• **The task**: Please restate exactly what appears in the records below from the first line to the line where "scientific name: Gallirallus australis" is, that line included.

• **Stored data**:

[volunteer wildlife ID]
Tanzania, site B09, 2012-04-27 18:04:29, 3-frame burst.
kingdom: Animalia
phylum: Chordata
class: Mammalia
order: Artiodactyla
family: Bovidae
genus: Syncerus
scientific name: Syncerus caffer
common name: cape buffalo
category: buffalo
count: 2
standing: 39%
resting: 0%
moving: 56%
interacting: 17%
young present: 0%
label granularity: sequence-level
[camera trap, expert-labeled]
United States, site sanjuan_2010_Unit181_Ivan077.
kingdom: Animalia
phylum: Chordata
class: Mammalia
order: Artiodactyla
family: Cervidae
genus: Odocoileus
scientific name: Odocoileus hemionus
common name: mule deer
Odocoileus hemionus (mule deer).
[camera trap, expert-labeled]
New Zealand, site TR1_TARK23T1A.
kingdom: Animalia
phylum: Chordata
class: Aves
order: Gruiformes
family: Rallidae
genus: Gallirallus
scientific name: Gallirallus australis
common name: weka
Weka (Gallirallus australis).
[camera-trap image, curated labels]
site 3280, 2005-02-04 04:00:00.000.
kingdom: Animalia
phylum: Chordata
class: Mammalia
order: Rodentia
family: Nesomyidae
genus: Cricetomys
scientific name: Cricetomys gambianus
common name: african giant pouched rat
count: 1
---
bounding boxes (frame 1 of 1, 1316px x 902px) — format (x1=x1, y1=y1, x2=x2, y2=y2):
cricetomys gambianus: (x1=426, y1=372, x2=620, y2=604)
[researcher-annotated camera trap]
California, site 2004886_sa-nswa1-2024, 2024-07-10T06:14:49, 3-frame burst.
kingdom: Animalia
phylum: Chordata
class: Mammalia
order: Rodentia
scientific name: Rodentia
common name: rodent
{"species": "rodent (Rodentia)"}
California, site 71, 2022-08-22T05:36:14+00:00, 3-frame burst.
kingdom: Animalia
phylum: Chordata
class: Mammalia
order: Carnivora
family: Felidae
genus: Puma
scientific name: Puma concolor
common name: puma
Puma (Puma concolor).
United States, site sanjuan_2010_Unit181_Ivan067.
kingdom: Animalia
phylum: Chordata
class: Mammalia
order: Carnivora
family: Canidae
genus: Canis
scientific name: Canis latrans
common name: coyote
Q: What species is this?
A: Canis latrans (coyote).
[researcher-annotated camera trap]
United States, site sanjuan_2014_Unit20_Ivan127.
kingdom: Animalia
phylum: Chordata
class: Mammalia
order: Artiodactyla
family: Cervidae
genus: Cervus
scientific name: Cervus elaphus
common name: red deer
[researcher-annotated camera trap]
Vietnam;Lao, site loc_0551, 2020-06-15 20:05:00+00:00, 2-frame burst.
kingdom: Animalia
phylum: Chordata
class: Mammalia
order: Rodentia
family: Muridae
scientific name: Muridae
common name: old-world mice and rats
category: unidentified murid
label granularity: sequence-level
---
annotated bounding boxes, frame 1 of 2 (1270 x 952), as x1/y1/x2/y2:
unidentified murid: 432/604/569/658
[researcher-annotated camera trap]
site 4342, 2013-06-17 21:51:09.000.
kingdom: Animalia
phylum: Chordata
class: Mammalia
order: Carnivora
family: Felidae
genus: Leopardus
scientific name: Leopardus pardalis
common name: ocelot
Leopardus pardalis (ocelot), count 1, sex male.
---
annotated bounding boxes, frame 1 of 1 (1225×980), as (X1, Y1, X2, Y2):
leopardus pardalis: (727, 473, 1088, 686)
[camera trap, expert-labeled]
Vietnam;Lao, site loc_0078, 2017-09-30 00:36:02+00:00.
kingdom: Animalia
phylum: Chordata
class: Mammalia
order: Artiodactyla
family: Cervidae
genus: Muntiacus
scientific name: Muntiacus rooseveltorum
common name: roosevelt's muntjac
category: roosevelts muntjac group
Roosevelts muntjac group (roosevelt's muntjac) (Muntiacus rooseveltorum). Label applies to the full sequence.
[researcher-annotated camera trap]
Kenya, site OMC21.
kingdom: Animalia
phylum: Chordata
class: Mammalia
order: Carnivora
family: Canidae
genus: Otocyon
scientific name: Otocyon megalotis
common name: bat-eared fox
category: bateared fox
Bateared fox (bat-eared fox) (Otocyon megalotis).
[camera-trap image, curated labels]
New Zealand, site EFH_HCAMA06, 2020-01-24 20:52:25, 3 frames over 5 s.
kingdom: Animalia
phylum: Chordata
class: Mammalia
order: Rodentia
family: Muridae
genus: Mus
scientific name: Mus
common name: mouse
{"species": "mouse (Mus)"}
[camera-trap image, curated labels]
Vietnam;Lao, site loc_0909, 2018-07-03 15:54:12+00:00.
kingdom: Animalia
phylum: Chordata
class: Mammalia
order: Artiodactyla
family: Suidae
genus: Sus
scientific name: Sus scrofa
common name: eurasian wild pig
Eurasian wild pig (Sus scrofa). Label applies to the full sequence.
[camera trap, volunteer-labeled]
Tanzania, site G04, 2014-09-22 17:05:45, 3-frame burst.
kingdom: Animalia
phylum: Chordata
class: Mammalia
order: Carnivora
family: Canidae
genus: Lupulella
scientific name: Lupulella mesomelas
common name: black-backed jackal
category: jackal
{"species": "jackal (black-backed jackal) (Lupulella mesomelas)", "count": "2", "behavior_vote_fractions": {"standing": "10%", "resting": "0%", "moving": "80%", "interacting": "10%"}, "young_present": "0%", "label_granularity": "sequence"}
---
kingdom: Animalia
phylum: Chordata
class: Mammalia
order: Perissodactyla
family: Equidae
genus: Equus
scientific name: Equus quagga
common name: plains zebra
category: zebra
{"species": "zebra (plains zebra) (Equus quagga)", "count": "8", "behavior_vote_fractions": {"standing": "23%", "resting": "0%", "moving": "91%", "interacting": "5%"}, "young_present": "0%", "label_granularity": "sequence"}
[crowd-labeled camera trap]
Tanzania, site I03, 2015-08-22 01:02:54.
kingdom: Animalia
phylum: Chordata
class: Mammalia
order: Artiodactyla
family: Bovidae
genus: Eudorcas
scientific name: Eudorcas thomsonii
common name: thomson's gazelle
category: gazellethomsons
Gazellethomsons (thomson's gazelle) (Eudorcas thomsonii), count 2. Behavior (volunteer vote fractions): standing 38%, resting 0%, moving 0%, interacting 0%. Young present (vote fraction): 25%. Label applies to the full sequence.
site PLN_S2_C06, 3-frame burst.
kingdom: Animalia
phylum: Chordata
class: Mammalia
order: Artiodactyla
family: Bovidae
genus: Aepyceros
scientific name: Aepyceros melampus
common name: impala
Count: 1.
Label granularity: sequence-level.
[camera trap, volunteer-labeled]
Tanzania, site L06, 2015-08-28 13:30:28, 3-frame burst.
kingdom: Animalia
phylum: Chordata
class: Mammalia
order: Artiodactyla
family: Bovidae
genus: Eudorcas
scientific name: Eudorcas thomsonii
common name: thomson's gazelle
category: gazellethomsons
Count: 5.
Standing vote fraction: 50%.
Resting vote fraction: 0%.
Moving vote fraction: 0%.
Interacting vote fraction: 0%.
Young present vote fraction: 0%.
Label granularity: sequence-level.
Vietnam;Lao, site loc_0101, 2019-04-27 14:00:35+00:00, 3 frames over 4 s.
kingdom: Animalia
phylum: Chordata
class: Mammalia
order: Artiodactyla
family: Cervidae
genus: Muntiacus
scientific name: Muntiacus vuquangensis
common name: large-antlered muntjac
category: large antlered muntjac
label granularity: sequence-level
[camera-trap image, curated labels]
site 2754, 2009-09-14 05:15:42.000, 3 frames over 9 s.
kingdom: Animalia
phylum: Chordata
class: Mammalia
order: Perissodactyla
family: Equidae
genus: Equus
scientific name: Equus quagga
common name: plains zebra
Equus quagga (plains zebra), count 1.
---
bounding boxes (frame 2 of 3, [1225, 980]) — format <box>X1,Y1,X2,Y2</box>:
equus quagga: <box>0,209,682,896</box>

• **Exercise response**:
[volunteer wildlife ID]
Tanzania, site B09, 2012-04-27 18:04:29, 3-frame burst.
kingdom: Animalia
phylum: Chordata
class: Mammalia
order: Artiodactyla
family: Bovidae
genus: Syncerus
scientific name: Syncerus caffer
common name: cape buffalo
category: buffalo
count: 2
standing: 39%
resting: 0%
moving: 56%
interacting: 17%
young present: 0%
label granularity: sequence-level
[camera trap, expert-labeled]
United States, site sanjuan_2010_Unit181_Ivan077.
kingdom: Animalia
phylum: Chordata
class: Mammalia
order: Artiodactyla
family: Cervidae
genus: Odocoileus
scientific name: Odocoileus hemionus
common name: mule deer
Odocoileus hemionus (mule deer).
[camera trap, expert-labeled]
New Zealand, site TR1_TARK23T1A.
kingdom: Animalia
phylum: Chordata
class: Aves
order: Gruiformes
family: Rallidae
genus: Gallirallus
scientific name: Gallirallus australis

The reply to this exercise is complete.